Figures released by Pakistan's election commission 14 May 2013 showed that Nawaz Sharif's Pakistan Muslim League - N would likely get a majority in the national assembly, setting him up to be prime minister for the third time. The commission said Sharif's party won 123 of the 272 directly elected seats. Sharif's victory meant that his party will likely only need the support of independents to secure an overall majority in the legislature. The outgoing Pakistan People's Party won 31 seats. Cricket star Imran Khan's Pakistan Tehreek-e-Insaf party moved into third place with 26 seats.

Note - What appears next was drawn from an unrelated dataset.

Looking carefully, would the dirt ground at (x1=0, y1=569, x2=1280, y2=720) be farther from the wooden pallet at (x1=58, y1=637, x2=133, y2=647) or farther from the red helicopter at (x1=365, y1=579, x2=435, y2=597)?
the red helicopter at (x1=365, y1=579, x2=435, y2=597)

The 11 May 2013 parliamentary election is the first time in Pakistan's history an elected government has completed its full term, and a democratic transition is set to take place after the May vote. Until now, democratically-elected governments in Pakistan have not served their full terms because they were either dislodged by military coups or dismissed by pro-army presidents on charges of misrule or corruption. The elections will also decide on four provincial administrations. Despite attempts by Imran Khan's PTI and firebrand Canadian-Pakistani cleric Tahir-ul Qadri to challenge the existing political order, the ruling PPP and the opposition Pakistan Muslim League are expected to remain the main political forces in parliament.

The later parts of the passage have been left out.